Federal government seeks
to curb union rights in establishing
‘Homeland Security’ dept.
 
BY RÓGER CALERO  
In the name of "national security," the White House is seeking to curb union protections as it moves to establish a Department of Homeland Security. Unions of government employees have opposed these restrictions, raising the concern that they could be used as a precedent to justify further restrictions on unions.

The Bush administration is arguing that collective bargaining and existing civil service employees protection could get in the way of the department’s response to "terrorist threats" and national emergencies. Federal officials are demanding that bosses be given greater "flexibility" to hire, fire, discipline, and transfer workers from one part of the proposed department to another. The proposal also maintains executive powers to remove workers from unions under the pretext of national security threats, a policy that has been carried out by every U.S. president since James Carter.

The new government agency, which the White House expects to be able to launch next January, will merge 22 government agencies, bringing 170,000 employees under one department. Some 50,000 of the affected workers belong to the American Federation of Government Employees (AFGE), which represents 600,000 federal employees.  
 
‘National security’ used as justification
Earlier this year, President George Bush issued an executive order denying union representation to more than 500 employees at the U.S. attorneys’ office and other divisions of the Justice Department, arguing that union contracts could restrict the ability of workers "to protect Americans and national security."

The proposal to bring under a Department of Homeland Security all or part of the 22 federal agencies, including cops, and agents of the Immigration and Naturalization Service, Coast Guard, Customs Service, and Secret Service is part of the U.S. rulers’ steps to give the federal government more domestic policing powers.

The government wants to place all Homeland Security employees under a single pay system based on "performance incentives" rather than wage scales established by union contracts. The White House says it wants to have more authority to deny pay raises on the basis of performance and to fire employees more freely.

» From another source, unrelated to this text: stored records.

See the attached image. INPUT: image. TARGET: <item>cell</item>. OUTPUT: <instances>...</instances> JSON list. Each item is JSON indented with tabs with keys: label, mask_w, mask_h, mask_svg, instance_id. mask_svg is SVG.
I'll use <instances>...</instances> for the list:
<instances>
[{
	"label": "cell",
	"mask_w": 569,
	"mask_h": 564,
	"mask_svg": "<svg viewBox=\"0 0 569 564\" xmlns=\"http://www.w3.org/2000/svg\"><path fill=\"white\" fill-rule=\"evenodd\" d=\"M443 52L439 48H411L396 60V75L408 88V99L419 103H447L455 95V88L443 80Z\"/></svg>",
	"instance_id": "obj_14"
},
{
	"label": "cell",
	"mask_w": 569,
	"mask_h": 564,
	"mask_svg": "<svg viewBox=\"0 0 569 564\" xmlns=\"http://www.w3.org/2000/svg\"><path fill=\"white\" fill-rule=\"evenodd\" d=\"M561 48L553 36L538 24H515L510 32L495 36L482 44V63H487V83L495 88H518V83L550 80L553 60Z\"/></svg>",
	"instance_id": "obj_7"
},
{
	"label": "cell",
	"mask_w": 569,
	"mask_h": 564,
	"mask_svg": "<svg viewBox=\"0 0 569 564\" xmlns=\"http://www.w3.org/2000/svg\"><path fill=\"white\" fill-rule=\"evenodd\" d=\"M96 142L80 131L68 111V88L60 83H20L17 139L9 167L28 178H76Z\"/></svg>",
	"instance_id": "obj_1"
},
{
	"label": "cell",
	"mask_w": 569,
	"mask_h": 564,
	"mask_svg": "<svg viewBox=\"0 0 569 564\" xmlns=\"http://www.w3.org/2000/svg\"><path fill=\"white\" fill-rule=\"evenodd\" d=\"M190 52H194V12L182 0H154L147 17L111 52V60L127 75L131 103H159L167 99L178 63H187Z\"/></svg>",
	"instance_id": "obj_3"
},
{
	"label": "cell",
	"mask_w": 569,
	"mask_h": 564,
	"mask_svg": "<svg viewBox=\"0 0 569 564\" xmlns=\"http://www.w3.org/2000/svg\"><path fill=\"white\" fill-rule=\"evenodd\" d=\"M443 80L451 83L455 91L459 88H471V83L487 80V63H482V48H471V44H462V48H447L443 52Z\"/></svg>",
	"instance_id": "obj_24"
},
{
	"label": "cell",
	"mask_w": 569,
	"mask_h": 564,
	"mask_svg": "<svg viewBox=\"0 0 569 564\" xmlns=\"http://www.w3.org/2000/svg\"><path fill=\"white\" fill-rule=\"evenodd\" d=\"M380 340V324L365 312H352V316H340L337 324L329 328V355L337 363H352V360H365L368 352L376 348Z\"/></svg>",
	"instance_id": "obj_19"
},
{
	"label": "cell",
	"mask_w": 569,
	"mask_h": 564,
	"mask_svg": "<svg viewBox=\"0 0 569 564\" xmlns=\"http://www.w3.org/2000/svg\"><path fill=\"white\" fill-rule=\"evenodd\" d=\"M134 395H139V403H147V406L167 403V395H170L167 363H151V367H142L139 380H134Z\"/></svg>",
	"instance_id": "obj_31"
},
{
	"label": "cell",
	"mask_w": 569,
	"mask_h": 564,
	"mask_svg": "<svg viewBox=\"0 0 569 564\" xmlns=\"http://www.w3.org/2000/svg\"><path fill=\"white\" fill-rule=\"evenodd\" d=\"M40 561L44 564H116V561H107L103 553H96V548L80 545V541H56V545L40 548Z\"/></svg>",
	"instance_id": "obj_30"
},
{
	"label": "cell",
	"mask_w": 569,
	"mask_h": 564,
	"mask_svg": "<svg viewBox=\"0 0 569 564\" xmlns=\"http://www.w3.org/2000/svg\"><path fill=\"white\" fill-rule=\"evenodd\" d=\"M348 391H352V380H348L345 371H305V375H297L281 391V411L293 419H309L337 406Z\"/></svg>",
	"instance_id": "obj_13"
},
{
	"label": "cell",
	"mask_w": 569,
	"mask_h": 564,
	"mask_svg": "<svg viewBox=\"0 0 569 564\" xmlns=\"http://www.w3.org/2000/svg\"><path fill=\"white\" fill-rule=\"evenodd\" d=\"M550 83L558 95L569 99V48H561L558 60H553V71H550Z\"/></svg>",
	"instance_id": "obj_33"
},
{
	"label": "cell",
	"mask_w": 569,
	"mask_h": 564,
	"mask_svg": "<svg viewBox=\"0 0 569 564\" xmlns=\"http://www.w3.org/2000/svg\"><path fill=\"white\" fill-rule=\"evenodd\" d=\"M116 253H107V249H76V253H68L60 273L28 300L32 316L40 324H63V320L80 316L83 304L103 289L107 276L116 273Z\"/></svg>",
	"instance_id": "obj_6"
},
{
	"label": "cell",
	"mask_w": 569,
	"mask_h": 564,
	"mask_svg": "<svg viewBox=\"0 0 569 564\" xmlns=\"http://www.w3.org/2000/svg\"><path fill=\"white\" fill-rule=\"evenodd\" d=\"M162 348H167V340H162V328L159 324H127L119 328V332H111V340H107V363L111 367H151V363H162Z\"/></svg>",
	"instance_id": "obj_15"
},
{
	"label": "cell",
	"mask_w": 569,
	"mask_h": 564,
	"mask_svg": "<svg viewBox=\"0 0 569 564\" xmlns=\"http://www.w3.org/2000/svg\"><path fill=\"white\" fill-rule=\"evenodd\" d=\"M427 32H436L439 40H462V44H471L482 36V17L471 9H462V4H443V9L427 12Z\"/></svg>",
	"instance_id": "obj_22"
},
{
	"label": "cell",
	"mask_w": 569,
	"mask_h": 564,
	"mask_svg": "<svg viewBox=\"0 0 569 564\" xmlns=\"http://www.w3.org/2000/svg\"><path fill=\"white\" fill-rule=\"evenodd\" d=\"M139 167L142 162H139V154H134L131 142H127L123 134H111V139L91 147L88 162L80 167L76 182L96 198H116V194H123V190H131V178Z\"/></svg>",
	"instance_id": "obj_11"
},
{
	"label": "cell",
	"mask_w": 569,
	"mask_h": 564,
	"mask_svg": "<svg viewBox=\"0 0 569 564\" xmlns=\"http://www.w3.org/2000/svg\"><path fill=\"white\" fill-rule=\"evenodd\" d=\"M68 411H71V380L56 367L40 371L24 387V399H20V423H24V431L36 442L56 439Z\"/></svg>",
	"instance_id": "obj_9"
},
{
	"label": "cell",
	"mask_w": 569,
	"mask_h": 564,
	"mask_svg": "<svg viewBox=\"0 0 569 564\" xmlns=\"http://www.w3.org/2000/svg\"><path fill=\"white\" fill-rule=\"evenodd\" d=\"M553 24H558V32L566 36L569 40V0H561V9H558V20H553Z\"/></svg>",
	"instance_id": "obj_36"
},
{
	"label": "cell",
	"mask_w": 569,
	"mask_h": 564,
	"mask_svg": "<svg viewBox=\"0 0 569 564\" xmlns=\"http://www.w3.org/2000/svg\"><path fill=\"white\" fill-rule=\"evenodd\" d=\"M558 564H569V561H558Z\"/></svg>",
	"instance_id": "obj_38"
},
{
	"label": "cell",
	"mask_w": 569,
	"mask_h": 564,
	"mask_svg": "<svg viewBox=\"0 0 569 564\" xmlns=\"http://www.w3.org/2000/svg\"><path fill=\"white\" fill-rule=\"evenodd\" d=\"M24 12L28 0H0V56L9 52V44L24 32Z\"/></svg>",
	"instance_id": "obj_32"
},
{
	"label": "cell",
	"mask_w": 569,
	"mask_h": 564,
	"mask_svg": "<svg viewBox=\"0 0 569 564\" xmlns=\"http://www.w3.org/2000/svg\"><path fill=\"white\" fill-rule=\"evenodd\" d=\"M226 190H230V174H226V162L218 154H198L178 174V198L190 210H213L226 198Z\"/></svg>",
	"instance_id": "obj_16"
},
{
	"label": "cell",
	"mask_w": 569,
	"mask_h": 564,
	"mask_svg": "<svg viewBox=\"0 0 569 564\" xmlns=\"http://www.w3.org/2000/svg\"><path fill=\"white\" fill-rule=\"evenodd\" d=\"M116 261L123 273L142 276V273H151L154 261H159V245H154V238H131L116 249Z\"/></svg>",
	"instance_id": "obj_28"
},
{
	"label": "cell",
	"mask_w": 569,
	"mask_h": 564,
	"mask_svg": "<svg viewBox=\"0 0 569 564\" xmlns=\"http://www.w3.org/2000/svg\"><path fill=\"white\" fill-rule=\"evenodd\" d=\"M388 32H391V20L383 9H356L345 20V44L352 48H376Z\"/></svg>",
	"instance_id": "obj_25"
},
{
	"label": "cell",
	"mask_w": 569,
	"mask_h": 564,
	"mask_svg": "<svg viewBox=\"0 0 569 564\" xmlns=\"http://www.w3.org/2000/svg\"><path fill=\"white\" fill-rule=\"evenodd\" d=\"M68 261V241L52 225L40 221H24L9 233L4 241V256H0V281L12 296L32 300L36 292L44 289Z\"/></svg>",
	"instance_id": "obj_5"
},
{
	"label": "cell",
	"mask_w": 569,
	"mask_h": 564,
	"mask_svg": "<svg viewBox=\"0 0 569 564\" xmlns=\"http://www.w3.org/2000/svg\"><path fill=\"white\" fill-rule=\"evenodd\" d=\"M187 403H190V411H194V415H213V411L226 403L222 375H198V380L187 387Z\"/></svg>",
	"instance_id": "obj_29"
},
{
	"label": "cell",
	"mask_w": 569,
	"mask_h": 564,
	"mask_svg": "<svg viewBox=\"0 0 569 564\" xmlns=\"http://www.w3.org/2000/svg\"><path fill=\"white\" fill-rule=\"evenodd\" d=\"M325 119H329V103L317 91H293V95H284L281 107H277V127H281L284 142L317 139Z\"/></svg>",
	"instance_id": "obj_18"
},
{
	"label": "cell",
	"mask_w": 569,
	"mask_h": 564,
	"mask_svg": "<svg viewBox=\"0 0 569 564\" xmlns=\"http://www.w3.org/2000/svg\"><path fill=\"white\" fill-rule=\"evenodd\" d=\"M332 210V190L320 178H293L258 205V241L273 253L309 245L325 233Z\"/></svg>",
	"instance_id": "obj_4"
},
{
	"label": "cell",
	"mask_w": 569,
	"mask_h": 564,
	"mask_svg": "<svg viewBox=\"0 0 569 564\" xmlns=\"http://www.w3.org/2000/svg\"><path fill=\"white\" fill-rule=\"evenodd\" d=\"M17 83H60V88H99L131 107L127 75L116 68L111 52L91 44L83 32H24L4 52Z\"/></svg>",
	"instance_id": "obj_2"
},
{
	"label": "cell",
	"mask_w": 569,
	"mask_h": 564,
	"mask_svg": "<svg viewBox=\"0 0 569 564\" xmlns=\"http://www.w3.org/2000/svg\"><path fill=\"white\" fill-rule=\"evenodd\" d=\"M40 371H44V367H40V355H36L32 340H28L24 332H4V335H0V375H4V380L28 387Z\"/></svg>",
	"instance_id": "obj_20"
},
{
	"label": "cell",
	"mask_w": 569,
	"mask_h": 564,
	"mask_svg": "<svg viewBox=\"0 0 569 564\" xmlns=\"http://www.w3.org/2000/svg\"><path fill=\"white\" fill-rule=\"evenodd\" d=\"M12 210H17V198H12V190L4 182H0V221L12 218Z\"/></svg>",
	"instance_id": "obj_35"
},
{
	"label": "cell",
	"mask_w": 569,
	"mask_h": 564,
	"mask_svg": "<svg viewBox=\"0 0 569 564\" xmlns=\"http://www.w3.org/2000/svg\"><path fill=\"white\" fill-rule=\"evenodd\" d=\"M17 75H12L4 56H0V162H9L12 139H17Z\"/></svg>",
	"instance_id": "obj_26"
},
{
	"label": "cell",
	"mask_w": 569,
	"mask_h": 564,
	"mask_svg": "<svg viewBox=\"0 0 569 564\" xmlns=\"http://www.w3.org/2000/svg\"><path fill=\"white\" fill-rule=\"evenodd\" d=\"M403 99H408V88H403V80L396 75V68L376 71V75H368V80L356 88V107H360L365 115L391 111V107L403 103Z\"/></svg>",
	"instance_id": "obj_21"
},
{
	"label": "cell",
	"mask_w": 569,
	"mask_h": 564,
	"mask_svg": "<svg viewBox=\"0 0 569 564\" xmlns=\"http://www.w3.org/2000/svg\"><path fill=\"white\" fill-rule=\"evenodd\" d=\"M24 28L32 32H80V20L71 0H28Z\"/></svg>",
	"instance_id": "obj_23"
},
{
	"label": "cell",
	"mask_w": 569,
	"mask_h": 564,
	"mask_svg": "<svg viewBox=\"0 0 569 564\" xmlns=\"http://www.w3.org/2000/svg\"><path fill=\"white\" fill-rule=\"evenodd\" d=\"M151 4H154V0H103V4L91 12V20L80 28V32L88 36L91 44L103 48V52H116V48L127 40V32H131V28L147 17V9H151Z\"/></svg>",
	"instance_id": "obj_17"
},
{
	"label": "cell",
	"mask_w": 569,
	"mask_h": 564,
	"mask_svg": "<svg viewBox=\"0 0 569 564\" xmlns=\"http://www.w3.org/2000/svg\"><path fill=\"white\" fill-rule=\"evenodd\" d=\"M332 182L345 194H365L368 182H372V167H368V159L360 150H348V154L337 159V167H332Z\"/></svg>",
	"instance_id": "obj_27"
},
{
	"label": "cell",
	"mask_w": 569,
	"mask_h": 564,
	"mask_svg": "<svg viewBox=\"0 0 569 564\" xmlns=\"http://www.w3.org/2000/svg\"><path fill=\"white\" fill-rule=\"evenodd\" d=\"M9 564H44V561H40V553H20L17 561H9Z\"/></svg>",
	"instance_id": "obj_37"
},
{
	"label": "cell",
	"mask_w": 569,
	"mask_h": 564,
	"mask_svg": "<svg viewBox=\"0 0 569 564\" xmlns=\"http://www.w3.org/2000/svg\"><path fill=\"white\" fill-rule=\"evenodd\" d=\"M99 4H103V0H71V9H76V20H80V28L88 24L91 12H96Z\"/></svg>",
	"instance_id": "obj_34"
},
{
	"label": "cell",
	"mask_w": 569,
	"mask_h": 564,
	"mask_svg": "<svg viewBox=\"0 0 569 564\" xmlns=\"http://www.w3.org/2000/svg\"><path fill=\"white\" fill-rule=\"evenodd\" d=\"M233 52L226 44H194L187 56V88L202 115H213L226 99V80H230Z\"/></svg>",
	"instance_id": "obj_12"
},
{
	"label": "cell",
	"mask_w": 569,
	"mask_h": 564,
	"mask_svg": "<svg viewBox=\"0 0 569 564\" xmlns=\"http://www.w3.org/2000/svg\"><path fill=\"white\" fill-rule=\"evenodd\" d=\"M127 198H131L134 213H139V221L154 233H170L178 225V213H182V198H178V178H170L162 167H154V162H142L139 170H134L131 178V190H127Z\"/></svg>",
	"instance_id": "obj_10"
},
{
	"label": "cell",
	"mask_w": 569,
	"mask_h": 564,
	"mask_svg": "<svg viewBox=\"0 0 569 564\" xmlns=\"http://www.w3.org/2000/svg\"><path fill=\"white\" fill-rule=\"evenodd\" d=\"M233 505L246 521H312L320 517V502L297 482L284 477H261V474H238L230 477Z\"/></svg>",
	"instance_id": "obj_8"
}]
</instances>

"It looks as if [President Bush] wants the secretary of the homeland security to have absolute power to decide all personnel matters on the basis of political patronage," said AFGE president Bobby Harnage. "Flexibility means nothing less than gutting the civil service merit system and busting employee unions."

While union officials have opposed the antiunion aspects of the legislation, they have supported the creation of the new agency as a way to "fight terrorism." AFL-CIO president John Sweeney said in a July 26 statement that the U.S. government has "guaranteed its career employees civil service protections and successfully fought and won wars. Congress can and should create a new homeland security department" without undermining rights and protections he said.

Harnage declared the union officials "stand solidly behind President Bush in the fight against terrorism." He added that "union membership has never been inconsistent with national security. The right of federal employees to engage in collective bargaining has never undermined homeland security."